▸ **Extract**:
-- Begin --

Skip to content

code402/datasette-lambda

Repository files navigation

datasette-lambda

Run Datasette on AWS as a serverless application:

Sufficiently small databases (unzipped size up to ~250 MB, zipped size up to ~50 MB) will be inlined in the Lambda deployment package. Others will be published to S3 and fetched on Lambda startup.

You can see a demo using Datasette's fixtures db here: https://datasette-demo.code402.com/

Getting started

Creating

Clone the repo and run ./update-stack <stack-name> [flags] <sqlite.db> [<sqlite.db> ...], e.g.:

git clone https://github.com/code402/datasette-lambda.git
cd datasette-lambda
./update-stack northwinds northwinds.db`

Some Datasette flags are supported:

  • --config key:value, to set config options
  • --cors, to enable Access-Control-Allow-Origin: * headers on responses
  • --metadata <metadata.json>, to provide metadata

And some non-Datasette flags are supported:

  • --domain example.com or --domain subdomain.example.com, if example.com is a hosted zone in Route 53
    • register a CNAME record that points to the CloudFront distribution
    • register an SSL certificate for the domain (you'll have to ack a confirmation email from Amazon)
    • associate that certificate to the CloudFront distribution
  • --prefix some/path, to mount the Datasette app at a path other than the root

A CloudFormation stack will be created (or updated) with an S3 bucket.

The stub code and SQLite database(s) will be uploaded to the S3 bucket.

A second CloudFormation stack will then be created (or updated) with the necessary IAM roles, CloudFront, API Gateway and Lambda entities to expose your Datasette instance to the web.

Watching logs

./tail-logs <stack-name> will watch the CloudWatch logs for the Lambda (NB: not the API Gateway) service - this can be useful for debugging runtime errors in Datasette itself.

Destroying

Run ./delete-stack <stack-name> to tear down the infrastructure.

-- End --

▸ **Problem requirements**: According to the datasette-lambda page, which command tears down the infrastructure for a stack? Answer using only the datasette-lambda page.

▸ **Dataset content**:
-- Begin --

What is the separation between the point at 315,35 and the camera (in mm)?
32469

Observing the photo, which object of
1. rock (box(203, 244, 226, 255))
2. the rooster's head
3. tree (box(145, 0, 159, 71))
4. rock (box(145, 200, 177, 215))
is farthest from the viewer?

-- End --

▸ **Task solution**: ./delete-stack <stack-name>